There is  $1120 of taxable income  (to the recipient)

 

**Alternatively; you can just not report the 1099-Q, at all, if your student-beneficiary has sufficient educational expenses, including room & board (even if he lives at home) to cover the distribution. You would still have to do the math to see if there were enough expenses left over for you to claim the tuition credit. Again, you cannot double dip!  When the box 1 amount on form 1099-Q is fully covered by expenses, TurboTax will enter nothing about the 1099-Q on the actual tax forms. But, it will prepare a 1099-Q worksheet for your records, in case of an IRS inquiry.

On form 1099-Q, instructions to the recipient reads: "Nontaxable distributions from CESAs and QTPs are not required to be reported on your income tax return. You must determine the taxability of any distribution." 
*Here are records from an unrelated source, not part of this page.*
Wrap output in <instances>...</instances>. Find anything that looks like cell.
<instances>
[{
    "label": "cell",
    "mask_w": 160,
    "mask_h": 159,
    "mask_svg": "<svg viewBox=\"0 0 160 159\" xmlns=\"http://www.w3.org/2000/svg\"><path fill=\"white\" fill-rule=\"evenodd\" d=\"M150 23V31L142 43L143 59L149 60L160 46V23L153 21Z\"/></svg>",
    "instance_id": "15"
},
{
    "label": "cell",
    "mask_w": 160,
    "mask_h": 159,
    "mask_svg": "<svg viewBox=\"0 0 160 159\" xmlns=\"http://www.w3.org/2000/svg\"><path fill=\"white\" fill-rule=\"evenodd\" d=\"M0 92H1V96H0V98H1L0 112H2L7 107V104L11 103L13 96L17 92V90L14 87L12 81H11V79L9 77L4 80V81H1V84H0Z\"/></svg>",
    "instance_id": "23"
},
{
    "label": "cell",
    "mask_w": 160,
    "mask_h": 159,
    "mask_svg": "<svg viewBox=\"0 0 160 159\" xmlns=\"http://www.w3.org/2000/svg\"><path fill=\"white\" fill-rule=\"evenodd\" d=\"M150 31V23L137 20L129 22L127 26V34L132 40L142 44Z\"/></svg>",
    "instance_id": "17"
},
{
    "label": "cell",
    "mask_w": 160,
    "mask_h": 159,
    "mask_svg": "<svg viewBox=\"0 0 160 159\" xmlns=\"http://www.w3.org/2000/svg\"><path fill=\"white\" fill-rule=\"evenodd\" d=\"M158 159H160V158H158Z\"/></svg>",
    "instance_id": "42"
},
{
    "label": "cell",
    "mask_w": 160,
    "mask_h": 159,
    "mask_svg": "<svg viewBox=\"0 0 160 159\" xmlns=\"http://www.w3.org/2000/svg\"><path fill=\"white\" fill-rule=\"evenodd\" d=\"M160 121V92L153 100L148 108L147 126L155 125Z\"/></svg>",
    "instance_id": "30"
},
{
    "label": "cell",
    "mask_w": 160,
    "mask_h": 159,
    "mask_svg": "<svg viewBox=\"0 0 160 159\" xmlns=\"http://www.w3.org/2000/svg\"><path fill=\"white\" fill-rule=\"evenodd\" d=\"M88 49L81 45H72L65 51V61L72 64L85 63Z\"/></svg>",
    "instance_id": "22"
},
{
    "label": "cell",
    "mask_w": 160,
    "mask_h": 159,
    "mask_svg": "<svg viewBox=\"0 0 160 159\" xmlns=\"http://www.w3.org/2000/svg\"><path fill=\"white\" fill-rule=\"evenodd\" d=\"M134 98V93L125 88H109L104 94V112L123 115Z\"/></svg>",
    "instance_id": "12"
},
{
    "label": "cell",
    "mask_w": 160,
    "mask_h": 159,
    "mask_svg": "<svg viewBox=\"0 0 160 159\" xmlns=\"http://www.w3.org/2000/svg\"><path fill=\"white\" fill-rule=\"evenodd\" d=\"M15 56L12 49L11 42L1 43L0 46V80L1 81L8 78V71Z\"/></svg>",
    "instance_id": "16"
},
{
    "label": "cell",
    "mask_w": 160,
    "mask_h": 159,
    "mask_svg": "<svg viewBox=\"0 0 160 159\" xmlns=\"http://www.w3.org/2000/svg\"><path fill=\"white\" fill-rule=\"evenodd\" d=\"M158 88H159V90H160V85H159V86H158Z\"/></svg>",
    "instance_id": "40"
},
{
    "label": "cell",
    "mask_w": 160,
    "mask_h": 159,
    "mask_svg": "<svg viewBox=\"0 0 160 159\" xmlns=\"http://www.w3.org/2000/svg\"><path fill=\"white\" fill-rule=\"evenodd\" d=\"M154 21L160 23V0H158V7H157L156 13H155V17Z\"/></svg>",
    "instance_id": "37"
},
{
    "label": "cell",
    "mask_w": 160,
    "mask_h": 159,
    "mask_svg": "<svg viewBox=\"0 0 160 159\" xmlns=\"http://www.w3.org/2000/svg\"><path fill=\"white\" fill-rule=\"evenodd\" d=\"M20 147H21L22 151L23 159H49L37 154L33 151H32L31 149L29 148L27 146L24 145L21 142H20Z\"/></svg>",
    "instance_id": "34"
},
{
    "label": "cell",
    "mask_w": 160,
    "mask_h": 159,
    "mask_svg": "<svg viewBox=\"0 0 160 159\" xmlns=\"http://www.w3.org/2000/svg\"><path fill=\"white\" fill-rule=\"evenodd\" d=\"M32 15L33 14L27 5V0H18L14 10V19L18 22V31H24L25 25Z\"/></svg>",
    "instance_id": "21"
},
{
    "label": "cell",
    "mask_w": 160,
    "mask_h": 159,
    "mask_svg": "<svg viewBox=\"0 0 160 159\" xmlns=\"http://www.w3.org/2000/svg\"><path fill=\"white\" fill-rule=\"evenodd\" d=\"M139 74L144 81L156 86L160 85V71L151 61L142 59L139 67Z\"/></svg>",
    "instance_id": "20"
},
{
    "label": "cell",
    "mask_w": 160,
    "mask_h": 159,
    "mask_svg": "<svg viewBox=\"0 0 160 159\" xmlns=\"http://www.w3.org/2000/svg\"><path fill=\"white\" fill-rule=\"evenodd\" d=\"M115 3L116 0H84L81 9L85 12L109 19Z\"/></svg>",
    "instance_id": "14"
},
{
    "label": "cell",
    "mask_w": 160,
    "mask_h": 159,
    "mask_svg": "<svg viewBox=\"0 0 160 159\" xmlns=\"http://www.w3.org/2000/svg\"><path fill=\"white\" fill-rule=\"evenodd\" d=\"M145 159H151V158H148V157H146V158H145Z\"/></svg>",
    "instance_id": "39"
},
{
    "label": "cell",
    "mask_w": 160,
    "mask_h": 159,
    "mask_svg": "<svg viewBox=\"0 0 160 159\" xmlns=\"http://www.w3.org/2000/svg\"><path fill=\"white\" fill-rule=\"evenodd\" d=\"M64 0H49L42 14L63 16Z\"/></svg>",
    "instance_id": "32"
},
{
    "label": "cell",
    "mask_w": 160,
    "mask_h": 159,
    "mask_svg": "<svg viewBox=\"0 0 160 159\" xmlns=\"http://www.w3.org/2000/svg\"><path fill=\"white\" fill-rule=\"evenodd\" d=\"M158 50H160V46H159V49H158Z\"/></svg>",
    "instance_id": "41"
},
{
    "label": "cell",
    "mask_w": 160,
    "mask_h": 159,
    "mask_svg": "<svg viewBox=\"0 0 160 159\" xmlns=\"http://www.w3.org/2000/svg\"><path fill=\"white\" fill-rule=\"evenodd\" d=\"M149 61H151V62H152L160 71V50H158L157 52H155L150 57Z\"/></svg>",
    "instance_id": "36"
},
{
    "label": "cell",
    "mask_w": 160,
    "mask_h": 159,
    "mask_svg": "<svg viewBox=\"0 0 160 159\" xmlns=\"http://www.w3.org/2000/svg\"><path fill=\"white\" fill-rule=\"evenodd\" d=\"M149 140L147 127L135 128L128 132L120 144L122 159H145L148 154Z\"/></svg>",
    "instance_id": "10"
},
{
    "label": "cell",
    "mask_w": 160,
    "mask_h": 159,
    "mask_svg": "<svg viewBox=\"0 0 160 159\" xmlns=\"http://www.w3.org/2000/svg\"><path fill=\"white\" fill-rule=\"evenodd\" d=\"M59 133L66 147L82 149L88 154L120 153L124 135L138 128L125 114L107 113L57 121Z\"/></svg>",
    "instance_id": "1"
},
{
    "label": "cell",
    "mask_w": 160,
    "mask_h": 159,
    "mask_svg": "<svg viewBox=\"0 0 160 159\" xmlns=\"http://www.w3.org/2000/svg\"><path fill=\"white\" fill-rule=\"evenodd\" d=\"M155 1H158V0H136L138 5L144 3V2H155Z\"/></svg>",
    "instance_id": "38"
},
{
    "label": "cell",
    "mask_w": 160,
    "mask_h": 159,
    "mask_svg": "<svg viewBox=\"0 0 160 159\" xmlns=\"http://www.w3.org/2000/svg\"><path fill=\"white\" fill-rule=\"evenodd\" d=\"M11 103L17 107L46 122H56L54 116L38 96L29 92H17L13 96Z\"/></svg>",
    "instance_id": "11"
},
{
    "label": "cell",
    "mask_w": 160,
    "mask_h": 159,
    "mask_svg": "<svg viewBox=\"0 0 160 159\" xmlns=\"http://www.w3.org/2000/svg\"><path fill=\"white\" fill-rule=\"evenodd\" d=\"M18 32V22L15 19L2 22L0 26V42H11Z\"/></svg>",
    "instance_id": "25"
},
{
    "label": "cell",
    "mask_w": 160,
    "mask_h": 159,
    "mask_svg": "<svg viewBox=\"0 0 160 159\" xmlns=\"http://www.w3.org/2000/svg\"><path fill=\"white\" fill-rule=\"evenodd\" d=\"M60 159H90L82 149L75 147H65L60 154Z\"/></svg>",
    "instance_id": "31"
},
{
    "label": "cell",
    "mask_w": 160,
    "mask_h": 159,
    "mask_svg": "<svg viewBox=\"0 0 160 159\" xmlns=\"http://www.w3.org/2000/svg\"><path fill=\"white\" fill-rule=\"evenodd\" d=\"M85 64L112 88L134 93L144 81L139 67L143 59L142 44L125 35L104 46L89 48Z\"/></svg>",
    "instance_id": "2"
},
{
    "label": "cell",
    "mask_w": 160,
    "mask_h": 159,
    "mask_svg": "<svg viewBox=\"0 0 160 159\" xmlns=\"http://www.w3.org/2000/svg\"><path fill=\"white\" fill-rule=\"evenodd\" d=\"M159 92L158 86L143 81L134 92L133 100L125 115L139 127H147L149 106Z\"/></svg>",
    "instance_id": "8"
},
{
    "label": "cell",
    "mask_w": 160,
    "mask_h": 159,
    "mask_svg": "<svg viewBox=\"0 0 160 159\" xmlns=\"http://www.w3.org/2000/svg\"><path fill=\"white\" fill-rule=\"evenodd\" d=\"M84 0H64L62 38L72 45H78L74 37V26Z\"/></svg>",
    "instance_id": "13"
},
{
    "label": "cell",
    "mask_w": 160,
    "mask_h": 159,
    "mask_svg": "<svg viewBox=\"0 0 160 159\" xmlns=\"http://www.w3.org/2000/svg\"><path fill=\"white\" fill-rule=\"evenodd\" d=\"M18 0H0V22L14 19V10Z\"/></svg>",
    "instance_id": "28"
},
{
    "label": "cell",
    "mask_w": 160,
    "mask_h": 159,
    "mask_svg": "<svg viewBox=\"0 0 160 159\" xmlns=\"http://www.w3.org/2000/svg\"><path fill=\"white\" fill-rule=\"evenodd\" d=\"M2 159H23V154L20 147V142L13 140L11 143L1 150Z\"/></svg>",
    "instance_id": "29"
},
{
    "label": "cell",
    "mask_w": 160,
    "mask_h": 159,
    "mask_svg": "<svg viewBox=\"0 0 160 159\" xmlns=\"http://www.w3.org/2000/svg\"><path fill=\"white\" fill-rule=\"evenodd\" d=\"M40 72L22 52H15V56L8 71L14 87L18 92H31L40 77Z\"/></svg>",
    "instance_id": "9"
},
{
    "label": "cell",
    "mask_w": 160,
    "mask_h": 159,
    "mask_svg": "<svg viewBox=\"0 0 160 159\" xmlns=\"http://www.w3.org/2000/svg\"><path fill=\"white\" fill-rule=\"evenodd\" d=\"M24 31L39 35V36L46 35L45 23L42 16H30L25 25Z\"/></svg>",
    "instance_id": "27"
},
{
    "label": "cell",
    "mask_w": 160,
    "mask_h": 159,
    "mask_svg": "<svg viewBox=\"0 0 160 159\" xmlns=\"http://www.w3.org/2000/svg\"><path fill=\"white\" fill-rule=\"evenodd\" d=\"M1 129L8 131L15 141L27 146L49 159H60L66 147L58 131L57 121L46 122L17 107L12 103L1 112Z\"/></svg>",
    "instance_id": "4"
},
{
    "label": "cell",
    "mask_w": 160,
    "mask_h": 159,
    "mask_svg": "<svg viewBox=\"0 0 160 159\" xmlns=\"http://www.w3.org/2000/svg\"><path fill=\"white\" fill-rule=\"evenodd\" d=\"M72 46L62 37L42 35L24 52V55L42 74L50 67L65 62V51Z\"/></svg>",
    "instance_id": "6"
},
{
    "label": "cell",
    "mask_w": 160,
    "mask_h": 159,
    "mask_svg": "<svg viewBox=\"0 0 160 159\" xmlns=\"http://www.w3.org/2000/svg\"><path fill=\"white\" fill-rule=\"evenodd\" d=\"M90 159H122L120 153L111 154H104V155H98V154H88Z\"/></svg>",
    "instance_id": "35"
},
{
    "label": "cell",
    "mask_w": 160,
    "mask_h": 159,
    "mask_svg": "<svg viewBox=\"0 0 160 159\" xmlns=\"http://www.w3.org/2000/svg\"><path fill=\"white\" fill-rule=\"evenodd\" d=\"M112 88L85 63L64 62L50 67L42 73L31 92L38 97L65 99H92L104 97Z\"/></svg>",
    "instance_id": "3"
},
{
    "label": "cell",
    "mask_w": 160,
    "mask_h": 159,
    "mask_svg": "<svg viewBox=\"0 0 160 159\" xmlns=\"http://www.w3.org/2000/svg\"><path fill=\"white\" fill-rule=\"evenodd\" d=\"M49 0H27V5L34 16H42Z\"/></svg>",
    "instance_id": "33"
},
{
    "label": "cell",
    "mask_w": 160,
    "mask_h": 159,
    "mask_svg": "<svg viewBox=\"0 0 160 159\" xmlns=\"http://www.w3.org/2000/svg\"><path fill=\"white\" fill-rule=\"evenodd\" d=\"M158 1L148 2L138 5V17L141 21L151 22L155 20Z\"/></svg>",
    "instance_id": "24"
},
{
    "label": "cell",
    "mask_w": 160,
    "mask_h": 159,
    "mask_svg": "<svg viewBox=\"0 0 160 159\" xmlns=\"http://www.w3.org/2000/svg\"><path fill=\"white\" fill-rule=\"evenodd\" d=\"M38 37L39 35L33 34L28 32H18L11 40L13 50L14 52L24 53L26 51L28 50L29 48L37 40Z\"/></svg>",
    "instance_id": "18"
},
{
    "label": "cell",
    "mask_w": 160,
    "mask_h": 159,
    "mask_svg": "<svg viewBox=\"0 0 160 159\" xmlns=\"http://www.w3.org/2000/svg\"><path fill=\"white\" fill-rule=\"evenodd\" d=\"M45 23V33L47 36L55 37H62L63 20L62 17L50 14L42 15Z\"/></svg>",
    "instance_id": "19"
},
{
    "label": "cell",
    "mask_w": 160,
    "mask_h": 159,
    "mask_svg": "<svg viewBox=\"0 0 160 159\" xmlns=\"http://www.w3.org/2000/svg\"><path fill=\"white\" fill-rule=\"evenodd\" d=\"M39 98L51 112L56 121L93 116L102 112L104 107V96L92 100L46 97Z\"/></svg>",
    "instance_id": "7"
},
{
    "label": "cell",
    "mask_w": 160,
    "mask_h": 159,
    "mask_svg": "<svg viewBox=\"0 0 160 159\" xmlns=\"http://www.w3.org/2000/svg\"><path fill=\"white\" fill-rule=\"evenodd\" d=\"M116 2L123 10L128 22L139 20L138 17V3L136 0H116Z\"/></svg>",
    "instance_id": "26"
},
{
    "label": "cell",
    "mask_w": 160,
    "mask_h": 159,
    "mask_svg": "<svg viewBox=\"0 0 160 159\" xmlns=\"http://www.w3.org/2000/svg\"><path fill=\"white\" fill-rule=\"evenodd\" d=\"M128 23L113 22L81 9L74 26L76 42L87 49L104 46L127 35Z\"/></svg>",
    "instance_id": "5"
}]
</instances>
***Another alternative is have the student report some of his scholarship as taxable income, to free up some expenses for the 1099-Q and/or tuition credit. Most people come out better having the scholarship taxable before the 529 earnings. 

SharonD007
February 15, 2023

If you are asking, can you make a deduction on your tax return for the 529 Plan withdrawal, the answer is no. The 529 Plan withdrawal is reported on a 1099-Q and only needs to be reported on the tax return of the person whose SSN is on the form if the withdrawal is more than the tuition paid in Box 1 of the 1098-T and other adjusted qualified educational expenses. In that case, the earnings on the excess distribution would be taxable income.  To find out what are qualified educational expenses, please review the Guide to Tax Form 1098-T: Tuition Statement.

 

First, find out if your daughter received the 1099-Q. If she did, compare it to the 1098-T added to other qualified educational expenses to determine if you need to have your daughter file a tax return if the withdrawal is more than the expenses.  Your daughter would receive the form if the check were mailed to her or her educational institution. 

 

Please review the TurboTax article Guide to IRS Form 1099-Q: Payments from Qualified Education Programs for further details.

 

You can report the 1098-T on your tax return if your daughter qualifies as your dependent. You may also qualify for the Lifetime Learning Credit or the American Opportunity Tax Credit as long as it is not for the same expenses that the 529 Plan was used for. For example, If the 529 Plan withdrawal was $5,000 and the tuition and qualified educational expenses are $10,000, you can claim a $1,000 lifetime learning credit on $5,000 of expenses, and the qualified expenses on your 529 plan will be reduced by $5,000.

 

Please see the TurboTax articles Guide to Tax Form 1098-T: Tuition Statement and What Are Education Tax Credits? For additional information.

 

If your daughter files a tax return, make sure she checks the box indicating that someone else will claim her as a dependent.